◆ TASK PROMPT ◆
Output the full passage about The Great Rock'n'Roll Swindle word for word, with nothing changed.
START SOURCE DOCUMENT
The Great Rock'n'Roll Swindle's anarchic form reflects its sense of chaotic content, and there's no sense of formal movie decorum here. What might be a harmless pie-in-the-face joke in A Hard Day' Night transforms, with the ultra violent Sid Vicious on hand, into a virtual assault with a cake. A harmless animated high-seas adventure Yellow Submarine-style becomes shark-infested waters with record companies (like Virgin..) serving as the man-eaters, over the film's end credits. Some footage shot for the film is so grainy that clarity disintegrates and reality is de-constructed. When a random zoom does catch a relevant action, it's just as likely to be a shot of the drummer picking his nose as it is a shot of a band member accomplishing a particularly skilled riff. (Which, let's face it, doesn't happen...Ever.)

There are ten lessons in the film, a production which reports that The Sex Pistols made more than a million dollars off gullible record companies. Some of these covenants include "How to Manufacture Your Group," which establishes the Sex Pistols as a historical force at the 1780 Gordon Riots while a London mob hangs the group in Effigy...then burns the band.
END SOURCE DOCUMENT
START EXTRACTED RECORDS
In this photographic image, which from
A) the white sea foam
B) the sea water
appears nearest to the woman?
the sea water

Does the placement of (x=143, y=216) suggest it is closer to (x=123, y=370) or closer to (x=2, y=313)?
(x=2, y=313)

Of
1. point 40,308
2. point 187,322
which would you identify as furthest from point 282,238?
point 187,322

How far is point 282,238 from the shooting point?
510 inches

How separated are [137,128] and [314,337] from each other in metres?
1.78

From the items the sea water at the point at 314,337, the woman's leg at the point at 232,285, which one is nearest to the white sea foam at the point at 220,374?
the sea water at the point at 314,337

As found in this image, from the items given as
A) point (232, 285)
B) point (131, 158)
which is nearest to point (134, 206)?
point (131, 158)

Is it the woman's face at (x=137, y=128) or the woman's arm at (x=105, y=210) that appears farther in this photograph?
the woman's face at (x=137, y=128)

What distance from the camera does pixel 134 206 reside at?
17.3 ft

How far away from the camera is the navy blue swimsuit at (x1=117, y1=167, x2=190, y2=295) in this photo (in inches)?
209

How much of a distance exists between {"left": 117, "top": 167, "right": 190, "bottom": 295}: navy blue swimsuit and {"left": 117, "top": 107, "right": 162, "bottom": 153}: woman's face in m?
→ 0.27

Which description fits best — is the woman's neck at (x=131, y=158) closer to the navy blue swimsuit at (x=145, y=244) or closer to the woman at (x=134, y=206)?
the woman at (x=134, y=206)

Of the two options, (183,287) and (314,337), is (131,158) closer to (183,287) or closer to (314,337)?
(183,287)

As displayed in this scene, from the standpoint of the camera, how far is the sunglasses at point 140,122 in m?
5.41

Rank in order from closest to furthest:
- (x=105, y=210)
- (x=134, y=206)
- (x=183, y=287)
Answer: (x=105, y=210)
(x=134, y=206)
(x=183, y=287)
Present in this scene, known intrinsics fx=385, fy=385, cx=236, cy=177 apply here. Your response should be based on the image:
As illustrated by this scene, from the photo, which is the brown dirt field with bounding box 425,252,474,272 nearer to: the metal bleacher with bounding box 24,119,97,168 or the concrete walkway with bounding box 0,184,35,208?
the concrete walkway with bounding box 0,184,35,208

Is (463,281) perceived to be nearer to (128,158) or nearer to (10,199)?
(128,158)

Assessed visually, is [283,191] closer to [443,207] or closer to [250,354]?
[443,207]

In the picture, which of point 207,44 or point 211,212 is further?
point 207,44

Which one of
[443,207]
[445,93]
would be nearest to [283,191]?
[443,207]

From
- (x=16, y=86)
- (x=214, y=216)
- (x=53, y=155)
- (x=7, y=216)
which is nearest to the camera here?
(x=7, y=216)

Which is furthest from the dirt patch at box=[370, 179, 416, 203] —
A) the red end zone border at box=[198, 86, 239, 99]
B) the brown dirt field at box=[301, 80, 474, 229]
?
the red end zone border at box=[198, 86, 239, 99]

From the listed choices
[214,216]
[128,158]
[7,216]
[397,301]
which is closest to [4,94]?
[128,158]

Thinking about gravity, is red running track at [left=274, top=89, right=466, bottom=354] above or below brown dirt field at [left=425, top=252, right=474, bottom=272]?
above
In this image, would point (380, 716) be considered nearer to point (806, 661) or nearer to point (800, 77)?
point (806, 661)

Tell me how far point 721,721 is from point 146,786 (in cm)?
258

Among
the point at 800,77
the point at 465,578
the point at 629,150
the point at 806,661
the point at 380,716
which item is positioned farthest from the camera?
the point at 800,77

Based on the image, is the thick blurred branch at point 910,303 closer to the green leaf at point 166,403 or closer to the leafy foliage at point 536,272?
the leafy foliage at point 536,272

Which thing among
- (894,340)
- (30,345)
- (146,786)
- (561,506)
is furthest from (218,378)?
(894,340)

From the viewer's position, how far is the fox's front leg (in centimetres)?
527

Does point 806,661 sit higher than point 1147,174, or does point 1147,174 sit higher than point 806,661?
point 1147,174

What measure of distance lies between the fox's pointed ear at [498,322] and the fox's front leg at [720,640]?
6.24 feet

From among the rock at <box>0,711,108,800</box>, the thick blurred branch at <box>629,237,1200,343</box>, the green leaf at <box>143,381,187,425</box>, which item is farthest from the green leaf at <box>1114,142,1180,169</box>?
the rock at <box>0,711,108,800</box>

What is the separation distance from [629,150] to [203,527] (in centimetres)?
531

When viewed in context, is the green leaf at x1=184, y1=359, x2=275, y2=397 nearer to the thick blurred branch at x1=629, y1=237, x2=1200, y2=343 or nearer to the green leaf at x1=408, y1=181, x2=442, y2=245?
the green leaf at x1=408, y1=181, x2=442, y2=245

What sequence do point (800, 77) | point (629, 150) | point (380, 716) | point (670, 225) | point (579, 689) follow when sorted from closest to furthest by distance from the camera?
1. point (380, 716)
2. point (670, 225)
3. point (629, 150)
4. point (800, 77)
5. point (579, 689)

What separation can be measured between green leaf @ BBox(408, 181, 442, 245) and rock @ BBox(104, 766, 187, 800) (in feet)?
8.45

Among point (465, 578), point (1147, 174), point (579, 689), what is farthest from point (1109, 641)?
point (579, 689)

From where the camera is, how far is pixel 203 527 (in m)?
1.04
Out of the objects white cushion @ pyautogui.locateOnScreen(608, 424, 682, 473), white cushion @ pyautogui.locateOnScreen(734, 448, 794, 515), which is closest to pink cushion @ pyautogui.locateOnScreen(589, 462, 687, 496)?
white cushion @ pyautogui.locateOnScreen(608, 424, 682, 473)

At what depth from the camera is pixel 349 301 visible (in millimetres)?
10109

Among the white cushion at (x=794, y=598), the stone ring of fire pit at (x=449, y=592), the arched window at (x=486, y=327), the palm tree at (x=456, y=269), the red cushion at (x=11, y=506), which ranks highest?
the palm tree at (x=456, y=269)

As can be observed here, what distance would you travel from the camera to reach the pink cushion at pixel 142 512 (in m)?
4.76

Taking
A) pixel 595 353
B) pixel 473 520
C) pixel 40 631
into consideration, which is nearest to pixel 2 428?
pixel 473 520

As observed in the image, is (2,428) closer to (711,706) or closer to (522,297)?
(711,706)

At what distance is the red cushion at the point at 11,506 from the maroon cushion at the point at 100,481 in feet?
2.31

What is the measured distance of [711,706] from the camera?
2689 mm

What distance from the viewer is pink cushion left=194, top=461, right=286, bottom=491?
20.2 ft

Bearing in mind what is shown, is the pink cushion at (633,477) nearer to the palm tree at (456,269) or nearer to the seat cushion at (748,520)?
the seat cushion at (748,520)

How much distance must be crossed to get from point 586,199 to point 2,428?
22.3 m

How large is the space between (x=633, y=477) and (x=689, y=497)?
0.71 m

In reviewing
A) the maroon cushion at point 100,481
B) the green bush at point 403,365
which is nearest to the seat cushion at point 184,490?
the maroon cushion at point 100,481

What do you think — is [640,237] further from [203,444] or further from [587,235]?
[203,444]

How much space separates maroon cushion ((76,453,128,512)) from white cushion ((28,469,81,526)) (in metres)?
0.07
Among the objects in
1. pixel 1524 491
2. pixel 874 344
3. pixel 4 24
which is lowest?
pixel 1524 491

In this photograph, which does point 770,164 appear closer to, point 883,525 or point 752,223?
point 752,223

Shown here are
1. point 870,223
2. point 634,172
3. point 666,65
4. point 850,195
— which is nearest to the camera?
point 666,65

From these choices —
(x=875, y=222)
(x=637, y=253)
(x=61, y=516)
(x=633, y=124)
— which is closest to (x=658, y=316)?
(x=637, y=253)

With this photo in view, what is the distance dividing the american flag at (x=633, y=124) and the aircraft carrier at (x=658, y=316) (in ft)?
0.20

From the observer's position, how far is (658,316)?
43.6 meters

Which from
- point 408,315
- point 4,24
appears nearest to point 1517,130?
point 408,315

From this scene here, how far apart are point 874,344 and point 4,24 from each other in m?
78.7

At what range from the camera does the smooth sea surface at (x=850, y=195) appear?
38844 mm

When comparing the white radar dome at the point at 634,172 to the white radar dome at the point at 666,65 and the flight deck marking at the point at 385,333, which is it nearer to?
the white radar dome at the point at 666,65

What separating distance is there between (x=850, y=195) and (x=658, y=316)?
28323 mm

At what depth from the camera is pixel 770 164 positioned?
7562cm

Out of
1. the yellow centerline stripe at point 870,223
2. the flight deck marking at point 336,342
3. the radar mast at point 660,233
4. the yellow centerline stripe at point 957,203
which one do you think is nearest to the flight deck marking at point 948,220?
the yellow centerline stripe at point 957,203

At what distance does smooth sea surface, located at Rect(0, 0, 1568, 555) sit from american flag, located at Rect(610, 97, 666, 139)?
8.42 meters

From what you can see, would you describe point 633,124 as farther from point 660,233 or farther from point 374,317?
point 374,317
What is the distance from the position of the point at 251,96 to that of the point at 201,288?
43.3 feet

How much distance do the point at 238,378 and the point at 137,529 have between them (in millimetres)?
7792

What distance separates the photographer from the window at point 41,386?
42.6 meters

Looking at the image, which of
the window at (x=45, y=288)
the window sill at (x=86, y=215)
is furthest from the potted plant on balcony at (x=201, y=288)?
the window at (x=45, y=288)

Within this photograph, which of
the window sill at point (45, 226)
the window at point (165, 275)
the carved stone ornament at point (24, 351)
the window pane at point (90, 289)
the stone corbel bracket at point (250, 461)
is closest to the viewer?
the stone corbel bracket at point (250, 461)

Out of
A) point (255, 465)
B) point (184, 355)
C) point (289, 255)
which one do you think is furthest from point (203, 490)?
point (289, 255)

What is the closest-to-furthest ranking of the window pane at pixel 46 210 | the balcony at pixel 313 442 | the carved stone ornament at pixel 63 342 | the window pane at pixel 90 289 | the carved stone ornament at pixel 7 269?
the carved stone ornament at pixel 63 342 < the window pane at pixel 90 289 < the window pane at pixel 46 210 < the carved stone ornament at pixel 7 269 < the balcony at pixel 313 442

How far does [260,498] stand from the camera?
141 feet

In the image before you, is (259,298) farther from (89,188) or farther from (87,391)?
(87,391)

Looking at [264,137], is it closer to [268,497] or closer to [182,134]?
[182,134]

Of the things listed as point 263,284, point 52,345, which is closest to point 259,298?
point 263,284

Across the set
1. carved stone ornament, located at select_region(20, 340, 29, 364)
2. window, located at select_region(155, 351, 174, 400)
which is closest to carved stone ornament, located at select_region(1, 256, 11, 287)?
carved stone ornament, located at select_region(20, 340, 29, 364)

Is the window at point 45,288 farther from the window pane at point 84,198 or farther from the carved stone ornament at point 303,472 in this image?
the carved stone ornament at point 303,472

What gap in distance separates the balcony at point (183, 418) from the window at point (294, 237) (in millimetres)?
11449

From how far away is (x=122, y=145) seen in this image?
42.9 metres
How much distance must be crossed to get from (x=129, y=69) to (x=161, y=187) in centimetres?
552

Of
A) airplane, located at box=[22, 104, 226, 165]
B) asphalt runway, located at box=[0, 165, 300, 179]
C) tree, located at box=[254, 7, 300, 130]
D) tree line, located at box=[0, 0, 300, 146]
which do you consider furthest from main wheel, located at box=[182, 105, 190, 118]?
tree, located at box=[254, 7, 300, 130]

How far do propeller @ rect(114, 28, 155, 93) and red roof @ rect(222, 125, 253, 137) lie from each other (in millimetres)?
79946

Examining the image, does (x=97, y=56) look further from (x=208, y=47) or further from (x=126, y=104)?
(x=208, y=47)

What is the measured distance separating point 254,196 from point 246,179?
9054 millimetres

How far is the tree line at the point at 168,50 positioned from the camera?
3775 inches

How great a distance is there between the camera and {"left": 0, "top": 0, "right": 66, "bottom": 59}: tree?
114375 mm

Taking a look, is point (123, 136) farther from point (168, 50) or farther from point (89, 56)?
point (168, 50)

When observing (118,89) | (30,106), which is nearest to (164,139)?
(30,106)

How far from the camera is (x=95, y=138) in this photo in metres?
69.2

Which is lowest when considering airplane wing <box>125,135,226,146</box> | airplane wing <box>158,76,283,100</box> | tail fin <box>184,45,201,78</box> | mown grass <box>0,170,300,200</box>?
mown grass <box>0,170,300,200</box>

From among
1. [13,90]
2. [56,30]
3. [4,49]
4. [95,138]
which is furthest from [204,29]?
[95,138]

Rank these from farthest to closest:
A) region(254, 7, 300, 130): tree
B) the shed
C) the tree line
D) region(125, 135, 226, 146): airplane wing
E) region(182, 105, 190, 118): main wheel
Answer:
END EXTRACTED RECORDS
◆ ANSWER TO THE EXERCISE ◆
The Great Rock'n'Roll Swindle's anarchic form reflects its sense of chaotic content, and there's no sense of formal movie decorum here. What might be a harmless pie-in-the-face joke in A Hard Day' Night transforms, with the ultra violent Sid Vicious on hand, into a virtual assault with a cake. A harmless animated high-seas adventure Yellow Submarine-style becomes shark-infested waters with record companies (like Virgin..) serving as the man-eaters, over the film's end credits. Some footage shot for the film is so grainy that clarity disintegrates and reality is de-constructed. When a random zoom does catch a relevant action, it's just as likely to be a shot of the drummer picking his nose as it is a shot of a band member accomplishing a particularly skilled riff. (Which, let's face it, doesn't happen...Ever.)

There are ten lessons in the film, a production which reports that The Sex Pistols made more than a million dollars off gullible record companies. Some of these covenants include "How to Manufacture Your Group," which establishes the Sex Pistols as a historical force at the 1780 Gordon Riots while a London mob hangs the group in Effigy...then burns the band.